It’s a bit odd how religious persons say things like “Science is for understanding the natural world, faith is for understanding the supernatural or spiritual world” as if these two methods of learning what is real are equally valid. They clearly are not.
“Science” basically means “testing.” You formulate a theory, devise a way to test it, and judge the results to see what’s true about the natural world. Now, it is true that some theories can’t be tested or haven’t been tested and are inappropriately presented as fact or likely to be fact. It’s also true that sometimes science is wrong — tests are flawed, good tests yield inaccurate results due to unexpected phenomena, or results are misjudged or misinterpreted. Yet over time, science grows more accurate. Tests are repeated over years, decades, and centuries, giving us further confidence in findings. New individuals administer such tests, weeding out biases. New tests are designed, looking at long-studied phenomena from different angles and in new ways. In these ways, 1) the ability to actually test ideas and 2) improved understanding over time, science helps us know what’s true.
Faith has neither of these things. First, it might be noted that when you hear the statement in the first paragraph, the speaker is typically talking about one faith, his or her own. Christian faith helps you understand the spiritual world, the true spiritual world. Hinduism, Scientology, Islam, and Buddhism won’t help you know the supernatural world, those are of course all false religions. In any case, we’ll assume a more open-minded stance, because some do believe that there is truth in all faiths, that all roads lead to Rome.

· · · · ·

§ **Tasks and exercises**
**a.** In the essay on science and faith, what does the word "science" basically mean?
**b.** Pick up the essay on science and faith after its last sentence and keep writing in the same voice.

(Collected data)
· · · · ·

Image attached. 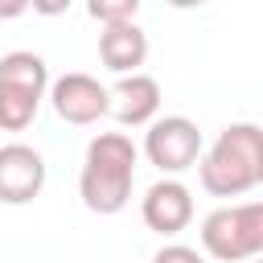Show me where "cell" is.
<instances>
[{
  "label": "cell",
  "instance_id": "6da1fadb",
  "mask_svg": "<svg viewBox=\"0 0 263 263\" xmlns=\"http://www.w3.org/2000/svg\"><path fill=\"white\" fill-rule=\"evenodd\" d=\"M136 164H140V148L132 144V136L99 132L86 144V156H82V177H78L82 205L90 214H103V218L119 214L132 201Z\"/></svg>",
  "mask_w": 263,
  "mask_h": 263
},
{
  "label": "cell",
  "instance_id": "7a4b0ae2",
  "mask_svg": "<svg viewBox=\"0 0 263 263\" xmlns=\"http://www.w3.org/2000/svg\"><path fill=\"white\" fill-rule=\"evenodd\" d=\"M201 189L214 197H242L263 185V132L259 123H230L197 156Z\"/></svg>",
  "mask_w": 263,
  "mask_h": 263
},
{
  "label": "cell",
  "instance_id": "3957f363",
  "mask_svg": "<svg viewBox=\"0 0 263 263\" xmlns=\"http://www.w3.org/2000/svg\"><path fill=\"white\" fill-rule=\"evenodd\" d=\"M49 90L45 58L33 49H12L0 58V127L25 132Z\"/></svg>",
  "mask_w": 263,
  "mask_h": 263
},
{
  "label": "cell",
  "instance_id": "277c9868",
  "mask_svg": "<svg viewBox=\"0 0 263 263\" xmlns=\"http://www.w3.org/2000/svg\"><path fill=\"white\" fill-rule=\"evenodd\" d=\"M201 247L218 263H242L263 251V205L242 201V205H222L201 218Z\"/></svg>",
  "mask_w": 263,
  "mask_h": 263
},
{
  "label": "cell",
  "instance_id": "5b68a950",
  "mask_svg": "<svg viewBox=\"0 0 263 263\" xmlns=\"http://www.w3.org/2000/svg\"><path fill=\"white\" fill-rule=\"evenodd\" d=\"M201 132L193 119L185 115H164V119H152L148 132H144V156L164 173V177H177L185 168L197 164L201 156Z\"/></svg>",
  "mask_w": 263,
  "mask_h": 263
},
{
  "label": "cell",
  "instance_id": "8992f818",
  "mask_svg": "<svg viewBox=\"0 0 263 263\" xmlns=\"http://www.w3.org/2000/svg\"><path fill=\"white\" fill-rule=\"evenodd\" d=\"M49 103L58 111V119L74 123V127H86V123H99L107 111H111V99H107V86L82 70L74 74H62L53 86H49Z\"/></svg>",
  "mask_w": 263,
  "mask_h": 263
},
{
  "label": "cell",
  "instance_id": "52a82bcc",
  "mask_svg": "<svg viewBox=\"0 0 263 263\" xmlns=\"http://www.w3.org/2000/svg\"><path fill=\"white\" fill-rule=\"evenodd\" d=\"M41 189H45V156L29 144H4L0 148V201L29 205Z\"/></svg>",
  "mask_w": 263,
  "mask_h": 263
},
{
  "label": "cell",
  "instance_id": "ba28073f",
  "mask_svg": "<svg viewBox=\"0 0 263 263\" xmlns=\"http://www.w3.org/2000/svg\"><path fill=\"white\" fill-rule=\"evenodd\" d=\"M140 218H144L148 230L173 238V234H181V230L193 222V193H189L181 181L164 177V181H156V185L144 193V201H140Z\"/></svg>",
  "mask_w": 263,
  "mask_h": 263
},
{
  "label": "cell",
  "instance_id": "9c48e42d",
  "mask_svg": "<svg viewBox=\"0 0 263 263\" xmlns=\"http://www.w3.org/2000/svg\"><path fill=\"white\" fill-rule=\"evenodd\" d=\"M107 99H111V111L123 127H144L160 111V82L152 74H123L107 90Z\"/></svg>",
  "mask_w": 263,
  "mask_h": 263
},
{
  "label": "cell",
  "instance_id": "30bf717a",
  "mask_svg": "<svg viewBox=\"0 0 263 263\" xmlns=\"http://www.w3.org/2000/svg\"><path fill=\"white\" fill-rule=\"evenodd\" d=\"M99 58L107 70L115 74H140L144 58H148V33L136 25V21H123V25H107L99 33Z\"/></svg>",
  "mask_w": 263,
  "mask_h": 263
},
{
  "label": "cell",
  "instance_id": "8fae6325",
  "mask_svg": "<svg viewBox=\"0 0 263 263\" xmlns=\"http://www.w3.org/2000/svg\"><path fill=\"white\" fill-rule=\"evenodd\" d=\"M86 12L107 29V25H123V21H136V12H140V4L136 0H90L86 4Z\"/></svg>",
  "mask_w": 263,
  "mask_h": 263
},
{
  "label": "cell",
  "instance_id": "7c38bea8",
  "mask_svg": "<svg viewBox=\"0 0 263 263\" xmlns=\"http://www.w3.org/2000/svg\"><path fill=\"white\" fill-rule=\"evenodd\" d=\"M152 263H205V259L193 247H185V242H168V247H160L152 255Z\"/></svg>",
  "mask_w": 263,
  "mask_h": 263
},
{
  "label": "cell",
  "instance_id": "4fadbf2b",
  "mask_svg": "<svg viewBox=\"0 0 263 263\" xmlns=\"http://www.w3.org/2000/svg\"><path fill=\"white\" fill-rule=\"evenodd\" d=\"M25 8H29V4H21V0H16V4H0V16H21Z\"/></svg>",
  "mask_w": 263,
  "mask_h": 263
}]
</instances>
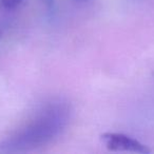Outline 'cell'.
I'll list each match as a JSON object with an SVG mask.
<instances>
[{"mask_svg":"<svg viewBox=\"0 0 154 154\" xmlns=\"http://www.w3.org/2000/svg\"><path fill=\"white\" fill-rule=\"evenodd\" d=\"M70 119V105L62 99H51L8 137L1 148L8 152H22L42 147L61 135Z\"/></svg>","mask_w":154,"mask_h":154,"instance_id":"6da1fadb","label":"cell"},{"mask_svg":"<svg viewBox=\"0 0 154 154\" xmlns=\"http://www.w3.org/2000/svg\"><path fill=\"white\" fill-rule=\"evenodd\" d=\"M103 146L109 151L132 152V153L149 154L151 150L137 139L124 133L107 132L100 136Z\"/></svg>","mask_w":154,"mask_h":154,"instance_id":"7a4b0ae2","label":"cell"},{"mask_svg":"<svg viewBox=\"0 0 154 154\" xmlns=\"http://www.w3.org/2000/svg\"><path fill=\"white\" fill-rule=\"evenodd\" d=\"M24 0H0V11L11 12L17 9Z\"/></svg>","mask_w":154,"mask_h":154,"instance_id":"3957f363","label":"cell"},{"mask_svg":"<svg viewBox=\"0 0 154 154\" xmlns=\"http://www.w3.org/2000/svg\"><path fill=\"white\" fill-rule=\"evenodd\" d=\"M77 1H82V2H86V1H89V0H77Z\"/></svg>","mask_w":154,"mask_h":154,"instance_id":"277c9868","label":"cell"}]
</instances>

· · · · ·

§ **Answers per task**
**a.** Testing.

**b.**
Where science is an ever-growing body of knowledge based on testing over time and into the modern age, faiths typically present more or less fixed bodies of ideas based on writings from comparatively primitive ancient cultures — desert tribes from the Middle East, for example, in the case of Islam, Christianity, and Judaism. Such writings describe higher powers, afterlives, the meaning of life, and so on. Ideas, supposed knowledge, of the supernatural world. Unfortunately, there is no way to test to see if any of these notions are true. The ideas could easily be man-made fictions. You may believe your Hindu or Christian or Islamic faith helps you know and understand the spiritual world, but, to put it bluntly, that spiritual world may not exist. There is no test to run to find out. (And no, Jesus being resurrected is not a “test,” nor are miracles, answered prayers, or feeling God speaking to you. The obvious problem with this poor counterargument is that these things cannot be tested for validity either. They could easily be human fictions and imaginings as well, as explained in detail elsewhere. Think about it. If someone doubts photosynthesis, you can teach him how to test to see if photosynthesis is real; there is no test you can use to show him a god or goddess is actually speaking to you, that it isn’t just in your head. “Try faith yourself, you’ll see the proof, believing is seeing” is the best a believer can say, possibly just drawing the fellow into human fictions and imaginings as well — there is no way to test to know otherwise.) This is in stark contrast to science; we can have confidence that the natural world exists, and we are able to put ideas to the test to actually see what’s true or false, or most likely to be so.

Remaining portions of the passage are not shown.